Feasibility study of incident dark-field video microscope for measuring microcirculatory variables in the mouse dorsal skinfold chamber model

• Published in: Acute and critical care Vol. 36; no. 1; pp. 29 - 36
• Main Authors: Kang, Christine, Cho, Ah-Reum, Lee, Hyeon Jeong, Kim, Hyae Jin, Kim, Eun-Jung, Jeo, Soeun, Hong, Jeong-Min, Moon, Daehoan
• Format: Journal Article
• Language: English
• Published: Korea (South) Korean Society of Critical Care Medicine 01.02.2021; 대한중환자의학회
• Subjects: dorsal skinfold chamber model; glycocalyx; incident dark field; microcirculation; Original; sepsis; 마취과학; glycocalyx; incident dark field; dorsal skinfold chamber model; microcirculation; sepsis
• ISSN: 2586-6052; 2586-6060; 2586-6060
• DOI: 10.4266/acc.2020.00969

Despite the importance of microcirculation in organ function, monitoring microcirculation is not a routine practice. With developments in microscopic technology, incident dark field (IDF) microscopy (Cytocam) has allowed visualization of the microcirculation.

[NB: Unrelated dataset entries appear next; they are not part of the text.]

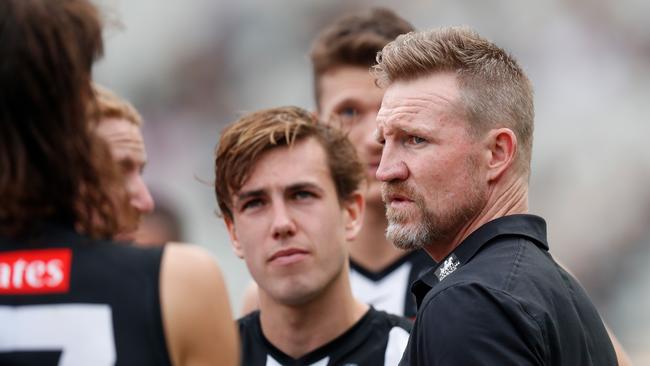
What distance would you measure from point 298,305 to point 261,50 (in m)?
7.51

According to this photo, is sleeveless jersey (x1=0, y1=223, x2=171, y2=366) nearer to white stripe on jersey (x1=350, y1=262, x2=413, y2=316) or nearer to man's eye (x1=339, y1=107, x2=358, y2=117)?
white stripe on jersey (x1=350, y1=262, x2=413, y2=316)

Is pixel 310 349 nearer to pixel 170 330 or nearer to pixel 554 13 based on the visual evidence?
pixel 170 330

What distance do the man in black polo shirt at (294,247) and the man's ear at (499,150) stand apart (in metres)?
0.88

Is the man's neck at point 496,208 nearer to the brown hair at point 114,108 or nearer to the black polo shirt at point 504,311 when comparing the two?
the black polo shirt at point 504,311

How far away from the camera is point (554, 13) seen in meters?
10.7

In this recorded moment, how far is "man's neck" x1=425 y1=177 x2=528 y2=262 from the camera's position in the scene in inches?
126

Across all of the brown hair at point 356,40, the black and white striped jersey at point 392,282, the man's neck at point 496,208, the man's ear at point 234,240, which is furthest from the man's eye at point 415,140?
the brown hair at point 356,40

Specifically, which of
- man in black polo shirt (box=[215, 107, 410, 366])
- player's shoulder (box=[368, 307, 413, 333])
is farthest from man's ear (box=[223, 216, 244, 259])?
player's shoulder (box=[368, 307, 413, 333])

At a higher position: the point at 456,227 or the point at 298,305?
the point at 456,227

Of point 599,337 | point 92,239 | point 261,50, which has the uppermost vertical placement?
point 261,50

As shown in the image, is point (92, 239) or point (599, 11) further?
point (599, 11)

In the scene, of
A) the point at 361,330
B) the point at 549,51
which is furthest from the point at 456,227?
the point at 549,51

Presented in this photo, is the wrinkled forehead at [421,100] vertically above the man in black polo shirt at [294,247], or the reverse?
the wrinkled forehead at [421,100]

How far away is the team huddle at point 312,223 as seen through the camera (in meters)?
2.28
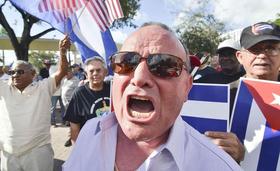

Dorsal skinfold chamber (DSC) mouse model has been used to investigate microcirculation physiology. By employing Cytocam-IDF imaging with DSC model to assess microcirculatory alteration in lipopolysaccharide (LPS)-induced endotoxemia, we attempted to validate availability of Cytocam-IDF imaging of microcirculation. DSC was implanted in eight BALB/c mice for each group; control and sepsis. Both groups were given 72 hours to recover from surgery. The sepsis group had an additional 24-hour period of recovery post-LPS injection (4 mg/kg). Subsequently, a video of the microcirculation was recorded using Cytocam. Data on microcirculatory variables were obtained. Electron microscopy was implemented using lanthanum fixation to detect endothelial glycocalyx degradation. The microcirculatory flow index was significantly lower (control, 2.8±0.3; sepsis, 2.1±0.8; P=0.033) and heterogeneity index was considerably higher (control, 0.10±0.15; sepsis, 0.53±0.48; P=0.044) in the sepsis group than in the control group. Electron microscopy revealed glycocalyx demolishment in the sepsis group. Cytocam showed reliable ability for observing changes in the microcirculation under septic conditions in the DSC model. The convenience and good imaging quality and the automatic analysis software available for Cytocam-IDF imaging, along with the ability to perform real-time in vivo experiments in the DSC model, are expected to be helpful in future microcirculation investigations.